Furthermore, our study failed to detect an association between diabetes and postoperative AKI. Previous studies have reported contradictive results. While various studies have indicated diabetes as a risk factor for postoperative AKI [50,51,52], several other studies did not suggest diabetes as a significant risk factor [53,54,55]. Inconsistencies in the definition of AKI might be a main contributing factor to the variations observed in the study results [56].

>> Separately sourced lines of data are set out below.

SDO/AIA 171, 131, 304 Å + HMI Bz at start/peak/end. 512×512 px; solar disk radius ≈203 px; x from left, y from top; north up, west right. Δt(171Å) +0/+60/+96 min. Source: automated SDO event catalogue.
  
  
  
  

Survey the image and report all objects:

Due to its high prevalence and increasing incidence rate, diabetes is a significant public health issue in Iran [20, 57, 58]. Additionally, compared to previous years, the age-standardized mortality rate of DM had a notable rise in 2015 (11.3% in 2015 vs. 8.7% in 2000) [59]. In a 2011 study, Javanbakht et al. [60] reported 842.6 ± 102 USD for the average medical cost of diabetes per capita, and 412.8 ± 64.5 USD were complication costs. They reported cardiovascular disease expenditure as the most significant complication cost component (42.3%). Thus, conducting extensive studies on the issue in different regions is necessary to develop effective management strategies for cardiovascular disease in diabetic patients.

Limitations

This large-scale study was conducted in Northeastern Iran. The current study was the first from this region, including ethnic diversities, especially Turkmen ethnicity. However, our study faced some limitations. Several variables, such as duration of diabetes, HbA1C level, and type of antidiabetic medications (oral pills or Insulin), were unavailable in the dataset we used to consider in the analysis, which may affect the study results. In this study, the in-hospital outcome was considered, and the long-term outcomes were not evaluated.

Conclusion

To the best of our knowledge, this is the first study from Northeastern Iran focusing on the effect of DM on the in-hospital MACCEs and postoperative complications after CABG surgery. Severe and multivessel coronary artery disease was more common among diabetic CABG patients compared to other CABG patients. This difference could explain the higher number of grafts used in these patients during the operation. Despite the differences, the risk of in-hospital MACCEs, acute AF, major bleeding, and AKI was not statistically significant between diabetic and non-diabetic patients following a CABG surgery. While, diabetes was associated with a 30% increase in the risk of postoperative arrhythmia, which requires further attention.